Tor is a network service allowing to hide your traffic. People
sniffing your network will not be able to know what server you reach
and people on the remote side (like the administrator of a web
service) will not know where you are from. Tor helps keeping your
anonymity and privacy.
Long story short, tor makes use of an entry point that you reach
directly, then servers acting as relay not able to decrypt the data
relayed, and up to an exit node which will do the real request for
you, and the network response will do the opposite way.
You can find more details on the
Tor project homepage.
Installing tor is easy on OpenBSD. You need to install it and start its
daemon. The daemon will listen by default on localhost on port 9050. On
other systems, it may be similar, install the tor package and enable
the daemon if not enabled by default.
# pkg_add tor
# rcctl enable tor
# rcctl start tor
Now, you can use your favorite program, look at the proxy settings and
choose “SOCKS” proxy, v5 if possible (it manage the DNS queries) and
use the default address: 127.0.0.1
with port 9050
.
If you need to use tor with a program that doesn’t support setting a
SOCKS proxy, it’s still possible to use torsocks to wrap it, that
will work with most programs. It is very easy to use.
# pkg_add torsocks
$ torsocks ssh remoteserver
This will make ssh going through tor network.

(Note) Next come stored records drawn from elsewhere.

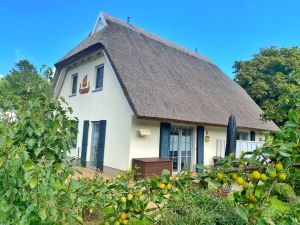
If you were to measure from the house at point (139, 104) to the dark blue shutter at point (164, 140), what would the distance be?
0.04 m

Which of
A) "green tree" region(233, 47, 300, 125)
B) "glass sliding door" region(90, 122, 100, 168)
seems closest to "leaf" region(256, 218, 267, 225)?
"glass sliding door" region(90, 122, 100, 168)

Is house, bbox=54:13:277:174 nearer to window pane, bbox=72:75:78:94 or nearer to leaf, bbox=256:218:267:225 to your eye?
window pane, bbox=72:75:78:94

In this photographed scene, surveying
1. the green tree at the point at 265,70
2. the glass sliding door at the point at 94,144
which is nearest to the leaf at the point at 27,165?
the glass sliding door at the point at 94,144

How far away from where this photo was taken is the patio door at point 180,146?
31.7ft

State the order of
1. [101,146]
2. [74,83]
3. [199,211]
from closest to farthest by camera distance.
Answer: [199,211]
[101,146]
[74,83]

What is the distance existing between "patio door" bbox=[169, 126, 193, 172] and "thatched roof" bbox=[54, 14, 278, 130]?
1025 millimetres

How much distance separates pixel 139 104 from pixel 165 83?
2829 millimetres

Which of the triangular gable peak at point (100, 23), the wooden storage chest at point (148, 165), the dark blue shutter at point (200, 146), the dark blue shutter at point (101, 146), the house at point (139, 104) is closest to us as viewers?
the wooden storage chest at point (148, 165)

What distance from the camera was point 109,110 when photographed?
9477mm

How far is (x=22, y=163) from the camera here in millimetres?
1509

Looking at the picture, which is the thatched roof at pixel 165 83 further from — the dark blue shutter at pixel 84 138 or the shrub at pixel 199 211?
the shrub at pixel 199 211

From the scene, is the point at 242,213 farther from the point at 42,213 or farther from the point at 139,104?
the point at 139,104

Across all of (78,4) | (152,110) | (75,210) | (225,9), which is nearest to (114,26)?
(78,4)

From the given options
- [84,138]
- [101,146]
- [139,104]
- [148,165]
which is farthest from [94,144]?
[139,104]
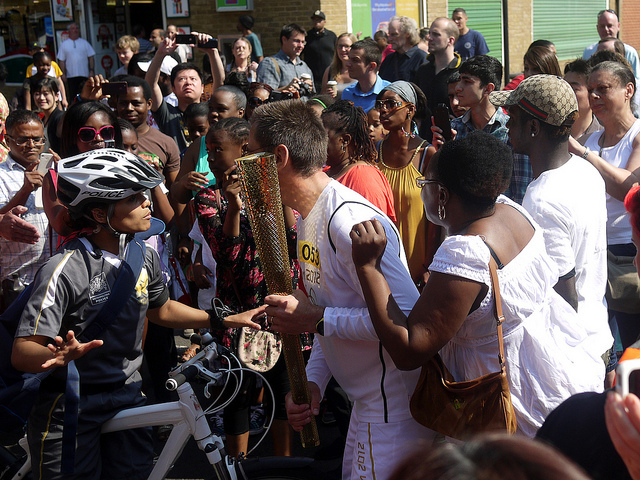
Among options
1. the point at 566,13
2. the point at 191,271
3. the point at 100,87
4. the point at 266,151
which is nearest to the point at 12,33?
the point at 100,87

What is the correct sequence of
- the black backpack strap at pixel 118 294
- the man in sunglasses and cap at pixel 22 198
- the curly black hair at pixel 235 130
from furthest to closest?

Using tor won’t make you relaying anything, and is legal in most
countries. Tor is like a VPN, some countries has laws about VPN, check
for your country laws if you plan to use tor. Also, note that using
tor may be forbidden in some networks (companies, schools etc..)
because this allows to escape filtering which may be against some kind
of “Agreement usage” of the network.
I will cover later the relaying part, which can lead to legal
uncertainty.
Note: as torsocks is a bit of a hack, because it uses LD_PRELOAD to
wrap network system calls, there is a way to do it more cleanly with
ssh (or any program supporting a custom command for initialize the
connection) using netcat.
ssh -o ProxyCommand='/usr/bin/nc -X 5 -x 127.0.0.1:9050 %h %p' address.onion
This can be simplified by adding the following lines to your ~/.ssh/config file, in order to automatically use the proxy command when you connect to a .onion hostname:
Host *.onion
ProxyCommand='/usr/bin/nc -X 5 -x 127.0.0.1:9050 %h %p'
This netcat command was tested under OpenBSD, there are other netcat implementations, the parameters may be different.